Kutipan Terpilih ->
IMF Revisi Proyeksi Pertumbuhan Ekonomi, Sri Mulyani Sebut Ketidakpastian Global Tetap Tinggi
Reporter
Moh. Khory Alfarizi
Editor
Ali Akhmad Noor Hidayat
Selasa, 1 Agustus 2023 17:58 WIB
TEMPO.CO, Jakarta - Menteri Keuangan Sri Mulyani Indrawati menjelaskan IMF merevisi kembali proyeksi pertumbuhan globalnya menjadi 3,0 persen Year on Year (YoY) di 2023, naik tipis dari proyeksi April 2023 (2,8 persen YoY). Meski revisi IMF bernada optimistik, kata dia, ketidakpastian ekonomi global tetap tinggi.
Pertumbuhan ekonomi Amerika Serikat dan beberapa negara maju di Eropa diprakirakan lebih baik dari proyeksi sebelumnya.
"Sementara itu, proyeksi pertumbuhan ekonomi Cina tetap sama, namun risiko tertahannya konsumsi dan investasi terutama sektor properti negara tersebut harus terus diwaspadai," ujar dia di Kantor Otoritas Jasa Keuangan, Jakarta Pusat, pada Selasa, 1 Agustus 2023.
Bendahara negara mengatakan tekanan inflasi di negara maju masih relatif tinggi dipengaruhi oleh perekonomian yang lebih kuat dan pasar tenaga kerja yang ketat. Hal ini diproyeksikan mendorong kenaikan lebih lanjut suku bunga kebijakan moneter di negara maju, termasuk Federal Funds Rate (FFR).

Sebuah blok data

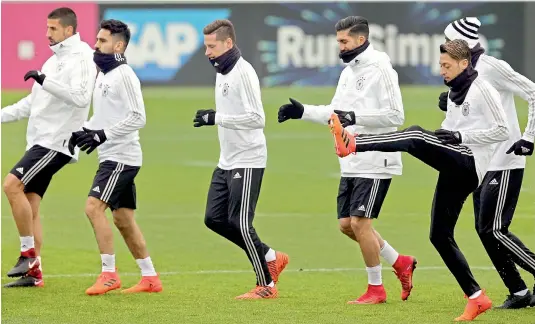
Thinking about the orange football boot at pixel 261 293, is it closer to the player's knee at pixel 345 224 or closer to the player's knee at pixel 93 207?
the player's knee at pixel 345 224

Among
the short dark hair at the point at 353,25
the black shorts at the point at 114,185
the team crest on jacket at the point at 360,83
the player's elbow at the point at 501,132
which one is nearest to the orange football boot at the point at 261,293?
the black shorts at the point at 114,185

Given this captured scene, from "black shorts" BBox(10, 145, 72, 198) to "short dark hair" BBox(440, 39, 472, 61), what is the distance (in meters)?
4.03

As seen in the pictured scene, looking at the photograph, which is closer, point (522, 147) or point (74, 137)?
point (522, 147)

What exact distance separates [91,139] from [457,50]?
3.27m

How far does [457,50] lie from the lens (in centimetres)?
954

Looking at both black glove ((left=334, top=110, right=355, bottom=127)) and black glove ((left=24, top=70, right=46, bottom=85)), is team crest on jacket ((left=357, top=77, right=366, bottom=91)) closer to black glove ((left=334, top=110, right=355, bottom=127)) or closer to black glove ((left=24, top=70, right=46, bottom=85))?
black glove ((left=334, top=110, right=355, bottom=127))

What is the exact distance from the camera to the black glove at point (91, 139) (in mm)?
10883

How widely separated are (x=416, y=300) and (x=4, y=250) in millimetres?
5471

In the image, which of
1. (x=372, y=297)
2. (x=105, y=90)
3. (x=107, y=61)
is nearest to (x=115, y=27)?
(x=107, y=61)

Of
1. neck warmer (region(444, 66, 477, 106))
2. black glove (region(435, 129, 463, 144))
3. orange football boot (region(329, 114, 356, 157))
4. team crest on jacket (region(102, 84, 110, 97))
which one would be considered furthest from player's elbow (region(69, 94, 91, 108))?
black glove (region(435, 129, 463, 144))

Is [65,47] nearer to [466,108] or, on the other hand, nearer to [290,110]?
[290,110]

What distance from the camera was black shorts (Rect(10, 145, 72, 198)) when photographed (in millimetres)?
11680

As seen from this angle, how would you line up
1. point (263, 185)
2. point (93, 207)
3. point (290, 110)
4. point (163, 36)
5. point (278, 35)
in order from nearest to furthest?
point (290, 110) → point (93, 207) → point (263, 185) → point (278, 35) → point (163, 36)

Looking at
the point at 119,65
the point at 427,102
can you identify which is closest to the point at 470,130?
the point at 119,65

Yang Diminta ->
Tulis ulang bagian berita tentang proyeksi IMF, mulai dari kata "IMF Revisi Proyeksi" dan berhenti setelah "dari proyeksi sebelumnya.". Ganti "Year on Year" dengan "tahunan".

Jawaban Tertulis ->
IMF Revisi Proyeksi Pertumbuhan Ekonomi, Sri Mulyani Sebut Ketidakpastian Global Tetap Tinggi
Reporter
Moh. Khory Alfarizi
Editor
Ali Akhmad Noor Hidayat
Selasa, 1 Agustus 2023 17:58 WIB
TEMPO.CO, Jakarta - Menteri Keuangan Sri Mulyani Indrawati menjelaskan IMF merevisi kembali proyeksi pertumbuhan globalnya menjadi 3,0 persen tahunan (YoY) di 2023, naik tipis dari proyeksi April 2023 (2,8 persen YoY). Meski revisi IMF bernada optimistik, kata dia, ketidakpastian ekonomi global tetap tinggi.
Pertumbuhan ekonomi Amerika Serikat dan beberapa negara maju di Eropa diprakirakan lebih baik dari proyeksi sebelumnya.